North Korean hackers weaponise Google, KakaoTalk in first-of-its-kind cyberattack targeting South Koreans

By Administrator

Published on 11/10/2025 17:46

News

Cybersecurity experts say North Korean hackers used Google’s Find Hub service and KakaoTalk messenger to remotely control and wipe Android devices in South Korea.

SEOUL, Nov 10 — North Korean state-sponsored hackers have hijacked Google accounts to take remote control of smartphones and tablets belonging to South Koreans, later using the KakaoTalk messenger app to spread malware to their contacts, The Korea Herald reported today.
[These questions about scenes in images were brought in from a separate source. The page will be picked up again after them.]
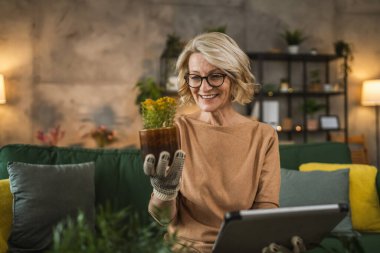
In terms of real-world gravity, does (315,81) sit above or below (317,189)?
above

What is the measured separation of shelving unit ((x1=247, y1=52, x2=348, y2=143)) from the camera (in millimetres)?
5180

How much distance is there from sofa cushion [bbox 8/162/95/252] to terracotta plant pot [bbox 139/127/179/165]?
1.06m

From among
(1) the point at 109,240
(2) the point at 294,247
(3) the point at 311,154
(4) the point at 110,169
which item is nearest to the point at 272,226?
(2) the point at 294,247

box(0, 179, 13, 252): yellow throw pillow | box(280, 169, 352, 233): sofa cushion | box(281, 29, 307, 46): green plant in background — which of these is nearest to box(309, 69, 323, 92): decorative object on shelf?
box(281, 29, 307, 46): green plant in background

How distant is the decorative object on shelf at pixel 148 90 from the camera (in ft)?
15.0

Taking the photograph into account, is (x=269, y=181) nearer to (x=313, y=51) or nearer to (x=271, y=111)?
(x=271, y=111)

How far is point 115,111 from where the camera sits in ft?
16.3

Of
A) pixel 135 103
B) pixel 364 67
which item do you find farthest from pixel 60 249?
pixel 364 67

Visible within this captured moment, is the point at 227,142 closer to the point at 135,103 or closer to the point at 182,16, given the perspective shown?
the point at 135,103

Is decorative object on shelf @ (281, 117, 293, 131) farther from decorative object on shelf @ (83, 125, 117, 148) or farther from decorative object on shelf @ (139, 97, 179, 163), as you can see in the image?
decorative object on shelf @ (139, 97, 179, 163)

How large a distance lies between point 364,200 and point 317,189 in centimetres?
29

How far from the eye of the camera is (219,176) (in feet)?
4.81

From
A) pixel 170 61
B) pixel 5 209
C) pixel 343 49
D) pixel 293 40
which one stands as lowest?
pixel 5 209

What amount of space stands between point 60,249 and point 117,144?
449 cm
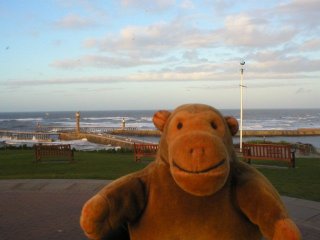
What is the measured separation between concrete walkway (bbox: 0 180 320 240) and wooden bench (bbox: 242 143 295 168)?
5596mm

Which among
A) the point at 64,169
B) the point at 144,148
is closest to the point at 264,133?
A: the point at 144,148

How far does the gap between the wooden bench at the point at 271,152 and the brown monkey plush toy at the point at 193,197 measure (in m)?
11.2

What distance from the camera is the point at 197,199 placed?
3023 millimetres

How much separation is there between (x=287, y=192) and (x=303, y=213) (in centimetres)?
185

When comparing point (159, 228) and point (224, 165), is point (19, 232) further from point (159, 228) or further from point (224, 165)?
point (224, 165)

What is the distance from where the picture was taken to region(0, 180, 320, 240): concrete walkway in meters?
6.50

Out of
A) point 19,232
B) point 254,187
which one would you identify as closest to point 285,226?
point 254,187

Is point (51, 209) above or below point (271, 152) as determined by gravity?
below

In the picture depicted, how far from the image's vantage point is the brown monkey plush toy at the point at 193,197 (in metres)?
2.72

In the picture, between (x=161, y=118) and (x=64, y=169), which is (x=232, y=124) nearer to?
(x=161, y=118)

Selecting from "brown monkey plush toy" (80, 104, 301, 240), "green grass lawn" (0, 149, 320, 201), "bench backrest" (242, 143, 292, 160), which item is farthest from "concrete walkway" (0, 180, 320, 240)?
"bench backrest" (242, 143, 292, 160)

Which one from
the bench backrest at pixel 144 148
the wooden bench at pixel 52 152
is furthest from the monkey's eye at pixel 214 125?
the wooden bench at pixel 52 152

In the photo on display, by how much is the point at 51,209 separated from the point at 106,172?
15.7ft

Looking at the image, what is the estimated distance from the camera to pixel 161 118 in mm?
3395
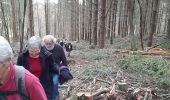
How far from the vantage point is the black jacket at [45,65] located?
5.41m

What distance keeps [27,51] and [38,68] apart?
0.33m

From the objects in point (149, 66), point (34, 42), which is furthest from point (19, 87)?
point (149, 66)

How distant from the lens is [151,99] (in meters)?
7.45

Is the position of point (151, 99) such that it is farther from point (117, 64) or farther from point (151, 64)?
point (117, 64)

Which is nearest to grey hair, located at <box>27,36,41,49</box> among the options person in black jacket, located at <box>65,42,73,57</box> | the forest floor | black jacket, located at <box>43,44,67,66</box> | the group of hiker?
the group of hiker

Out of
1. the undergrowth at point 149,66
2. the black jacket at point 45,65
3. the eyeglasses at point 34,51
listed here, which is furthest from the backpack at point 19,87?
the undergrowth at point 149,66

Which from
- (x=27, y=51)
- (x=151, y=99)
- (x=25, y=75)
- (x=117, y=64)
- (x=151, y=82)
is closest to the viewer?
(x=25, y=75)

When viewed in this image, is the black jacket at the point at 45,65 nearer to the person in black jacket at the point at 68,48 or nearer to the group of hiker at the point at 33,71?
the group of hiker at the point at 33,71

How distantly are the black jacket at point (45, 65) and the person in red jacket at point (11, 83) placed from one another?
245cm

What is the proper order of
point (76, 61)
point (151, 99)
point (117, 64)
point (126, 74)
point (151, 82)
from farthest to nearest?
1. point (76, 61)
2. point (117, 64)
3. point (126, 74)
4. point (151, 82)
5. point (151, 99)

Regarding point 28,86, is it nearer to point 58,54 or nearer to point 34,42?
point 34,42

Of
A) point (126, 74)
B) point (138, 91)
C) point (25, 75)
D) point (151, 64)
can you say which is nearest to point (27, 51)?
point (25, 75)

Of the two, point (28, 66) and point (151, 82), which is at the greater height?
point (28, 66)

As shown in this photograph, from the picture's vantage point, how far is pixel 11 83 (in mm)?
2859
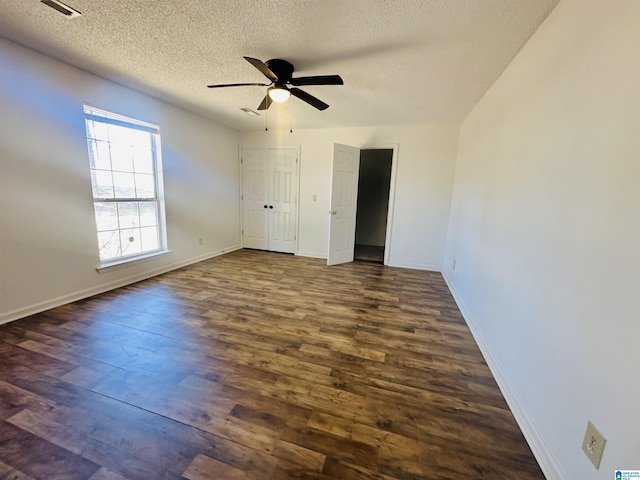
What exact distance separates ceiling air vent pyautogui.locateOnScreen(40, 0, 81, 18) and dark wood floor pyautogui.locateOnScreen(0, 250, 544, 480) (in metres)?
2.37

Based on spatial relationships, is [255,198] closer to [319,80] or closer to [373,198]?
[373,198]

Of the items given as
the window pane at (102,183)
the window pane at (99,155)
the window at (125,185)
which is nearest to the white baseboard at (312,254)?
the window at (125,185)

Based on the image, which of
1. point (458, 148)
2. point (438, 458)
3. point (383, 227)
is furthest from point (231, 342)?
point (383, 227)

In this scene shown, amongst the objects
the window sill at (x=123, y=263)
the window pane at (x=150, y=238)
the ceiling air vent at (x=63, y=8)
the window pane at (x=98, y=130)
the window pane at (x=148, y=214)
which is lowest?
the window sill at (x=123, y=263)

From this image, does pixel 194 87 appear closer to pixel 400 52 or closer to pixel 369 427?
pixel 400 52

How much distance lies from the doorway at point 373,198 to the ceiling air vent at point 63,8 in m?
4.94

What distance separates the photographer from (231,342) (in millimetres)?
2164

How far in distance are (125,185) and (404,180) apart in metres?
4.09

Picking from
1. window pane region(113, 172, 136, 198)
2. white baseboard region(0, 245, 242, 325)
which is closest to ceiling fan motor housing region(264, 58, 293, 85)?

According to South Korean cybersecurity firm Genians, the incident marks “the first confirmed case of a North Korean state-sponsored hacking group compromising Google accounts to gain remote control over smart devices.”

The attack was attributed to North Korea’s Konni advanced persistent threat (APT) cyber espionage group, long suspected of targeting South Korean individuals and institutions.

Genians said the hackers initially infiltrated victims’ devices through spear-phishing emails impersonating South Korea’s National Tax Service.

Once inside, the group gathered data and conducted internal reconnaissance before exploiting Google’s Find Hub service — a legitimate tool used to locate and secure lost Android devices — to execute data-wiping and tracking operations.

“This development demonstrates a realistic risk that the feature can be abused within advanced persistent threat (APT) campaigns,” the report stated.

The hackers allegedly abused Find Hub’s remote-control functions to track locations and perform factory resets on victims’ devices.